Reading

Reading questions

What does the term data model refer to?

What are the four main data models in the NoSQL ecosystem?

What does the term aggregate refer to? (section 2.1)

How do we decide if we should use an aggregate-oriented data model vs an aggregate-ignorant one like relational databases? Where does each model excel?

How do key-value stores and document databases differ in their approach to aggregate structures?

How are column-family databases organized?

What is schemaless design? What are its advantages and drawbacks?

What are materialized views? What are their uses?

Notes

Aggregate Data Models

An aggregate is a collection of related objects that we treat as a unit. These aggregates tend to transcend the normalized breakdown that relational databases promote. For example, recall our basic evaluations database structure:

Evaluations Database Relationships

There are many different "aggregates" we could consider. Ultimately what determines an aggregate has to do with the kinds of queries one might want to perform.

We could consider an "evaluation", which would contain in it the various questions and answers pertinent to that evaluation. In JSON terms, it may look something like this:

{
  "evalHash": ".....",
  "sectionId": ".....",
  "answers": [
    {
      "questionId": ".....",
      "questionPrompt": ".....",
      "questionType": ".....",
      "instructor": ".....",
      "answerNum": ".....",
      "answerText": "....."
    },
    .....
  ]
}

We could consider a "section" object, which would contain more details about the course and instructors, rather than simply linking to those tables. And it may further contain the various student enrollment lists and evaluation lists. So it may look something like this:

{
  "sectionId": ".....",
  "courseId": ".....",
  "fullName": ".....",
  "term": {
    "year": ".....",
    "period": "....."
  },
  "status": ".....",
  "instructors": [
    {
      "name": ".....",
      "id": "....."
    },
    .....
  ],
  "enrolled": [
    {
      "studentId": ".....",
      "studentName": ".....",
      "completed": "....."
    },
    .....
  ],
  "evaluations": [
    {
      "evalHash": "...",
    },
    {
      "evalHash": "...",
    },
    .....
  ]
}

The idea is that aggregates tend to put together all the information that will tend to be processed together. This simplifies and speeds up those queries that respect this unit of interaction.

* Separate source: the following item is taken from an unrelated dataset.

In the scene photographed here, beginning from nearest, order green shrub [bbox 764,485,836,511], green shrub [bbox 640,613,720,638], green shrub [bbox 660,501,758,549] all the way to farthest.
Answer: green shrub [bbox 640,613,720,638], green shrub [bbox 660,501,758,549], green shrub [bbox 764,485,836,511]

On the other hand, it also makes other queries more complicated. Suppose for example that we wanted to get summary information about all student answers to a particular question. With our aggregate example above, we have essentially two approaches:

We could go through each "evaluation aggregate", extract the necessary information, and return it.

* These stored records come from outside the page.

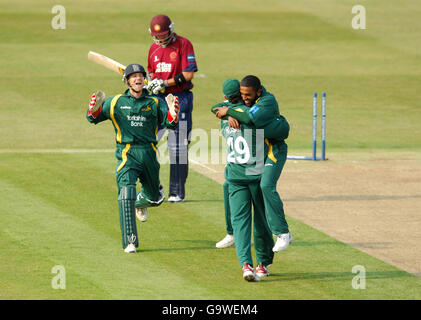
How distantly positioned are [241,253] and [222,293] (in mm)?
592

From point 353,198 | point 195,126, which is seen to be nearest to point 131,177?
point 353,198

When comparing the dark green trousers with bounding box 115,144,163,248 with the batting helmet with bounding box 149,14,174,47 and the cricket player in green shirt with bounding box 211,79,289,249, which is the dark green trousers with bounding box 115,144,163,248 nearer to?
the cricket player in green shirt with bounding box 211,79,289,249

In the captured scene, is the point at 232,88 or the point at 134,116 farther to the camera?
the point at 134,116

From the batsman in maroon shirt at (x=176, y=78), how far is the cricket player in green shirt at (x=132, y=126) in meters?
2.76

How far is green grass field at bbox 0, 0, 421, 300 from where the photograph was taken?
1018cm

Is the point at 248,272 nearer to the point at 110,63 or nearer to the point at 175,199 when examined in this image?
the point at 175,199

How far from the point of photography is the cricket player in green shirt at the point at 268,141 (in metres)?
10.1

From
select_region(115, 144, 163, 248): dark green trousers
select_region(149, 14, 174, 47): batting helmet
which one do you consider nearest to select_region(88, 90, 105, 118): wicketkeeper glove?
select_region(115, 144, 163, 248): dark green trousers

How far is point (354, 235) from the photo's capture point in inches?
483

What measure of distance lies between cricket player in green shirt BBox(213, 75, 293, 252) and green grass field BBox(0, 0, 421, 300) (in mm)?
531

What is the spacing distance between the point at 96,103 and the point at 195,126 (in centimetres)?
1141

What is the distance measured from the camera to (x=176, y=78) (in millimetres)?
14266

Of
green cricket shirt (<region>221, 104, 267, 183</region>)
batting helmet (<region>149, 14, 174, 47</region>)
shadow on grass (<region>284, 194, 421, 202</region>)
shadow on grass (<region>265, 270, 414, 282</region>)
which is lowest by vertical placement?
shadow on grass (<region>265, 270, 414, 282</region>)

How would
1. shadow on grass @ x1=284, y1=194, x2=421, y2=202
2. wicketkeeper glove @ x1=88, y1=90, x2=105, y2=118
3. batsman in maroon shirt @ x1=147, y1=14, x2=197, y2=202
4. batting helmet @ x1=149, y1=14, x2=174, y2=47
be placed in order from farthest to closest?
shadow on grass @ x1=284, y1=194, x2=421, y2=202 → batsman in maroon shirt @ x1=147, y1=14, x2=197, y2=202 → batting helmet @ x1=149, y1=14, x2=174, y2=47 → wicketkeeper glove @ x1=88, y1=90, x2=105, y2=118
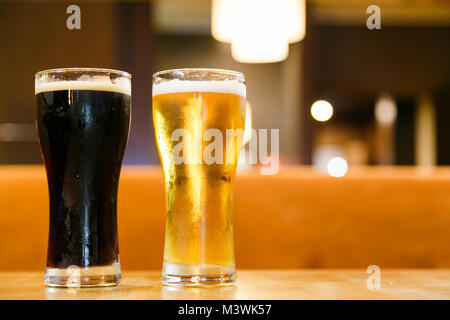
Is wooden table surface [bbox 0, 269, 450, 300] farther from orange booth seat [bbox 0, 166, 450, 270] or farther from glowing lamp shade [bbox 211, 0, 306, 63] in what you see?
glowing lamp shade [bbox 211, 0, 306, 63]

If this is a frequent query, we could have created a different "answer" aggregate, that organizes the information in some alternate way. Then we would need to ensure somehow that the two structures remain synchronized, as we now store the same information in multiple places.

So bottom line: In aggregate data models, some queries that respect the aggregate structure are fast, while other queries that transcend the structure become harder to perform.

Key-Value Stores and Document Databases as Aggregate Data Models

Both key-value stores and document databases emphasize an aggregate-oriented design: Each aggregate is identified by its id/key and treated as a unit.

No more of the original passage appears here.